Text shown:
▬▬▬

I've heard that fruit juice is a good source of vitamins but that it can contribute to obesity. Is it OK to give my child fruit juice?
Answers from Katherine Zeratsky, R.D., L.D.
Certain types of fruit juice can be a healthy part of your child's diet.
Research suggests that drinking moderate amounts of 100 percent fruit juice doesn't affect a child's weight. However, fruit juice contains calories. Just like any other food or calorie-containing drink, too much fruit juice can contribute to weight gain.
If you choose to give your child fruit juice, choose 100 percent fruit juice instead of sweetened juice or fruit-juice cocktails. While 100 percent fruit juice and sweetened fruit drinks might have similar amounts of calories, your child will get more vitamins and nutrients and fewer additives from 100 percent juice.
To ensure your child isn't drinking too much juice, follow these limits from the American Academy of Pediatrics:
- Birth to 6 months. No fruit juice, unless it's used to relieve constipation.
- 6 to 12 months. If juice is given, limit it to 4 to 6 ounces (118 to 177 milliliters) and serve it in a cup (not a bottle) to avoid tooth decay.
- 1 to 6 years. Up to 6 ounces (177 milliliters) a day.
- 7 years and older. Up to 12 ounces (355 milliliters) a day.
Six ounces (177 milliliters) of 100 percent fruit juice equals one serving of fruit. Juice lacks the fiber of whole fruit, however, and can be consumed more quickly. Although a reasonable amount of fruit juice each day is fine for most children, remember that whole fruit is an even better option.
Mar. 14, 2014
- Nicklas TA, et al. Association between 100% juice consumption and nutrient intake and weight of children aged 2 to 11 years. Archives of Pediatrics and Adolescent Medicine. 2008;162:557.
- O'Connor TM, et al. Beverage intake among preschool children and its effect on weight status. Pediatrics. 2006;118:e1010.

▬▬▬

Record set:
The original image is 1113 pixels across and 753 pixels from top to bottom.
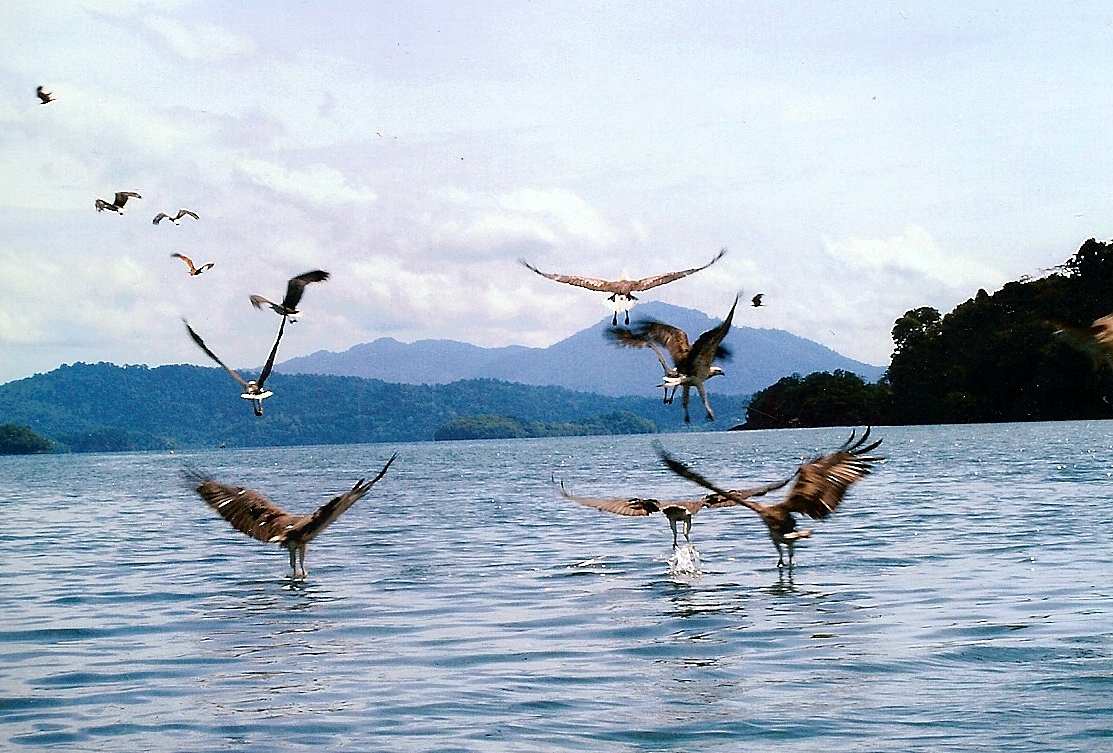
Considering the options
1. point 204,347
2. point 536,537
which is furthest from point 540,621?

▬▬▬

What to do:
1. From the fruit juice text, answer each question:
(a) Who gives the answers?
(b) How much fruit juice a day is the limit for children 7 years and older?
(c) How much 100 percent fruit juice equals one serving of fruit?
2. Please repeat word for word the part of the fruit juice text starting with "I've heard that" and going on through "your child's diet.".
The records aren't needed for anything here.

Numbered responses:
1.
(a) Katherine Zeratsky, R.D., L.D.
(b) Up to 12 ounces (355 milliliters) a day.
(c) Six ounces (177 milliliters).

2.
I've heard that fruit juice is a good source of vitamins but that it can contribute to obesity. Is it OK to give my child fruit juice?
Answers from Katherine Zeratsky, R.D., L.D.
Certain types of fruit juice can be a healthy part of your child's diet.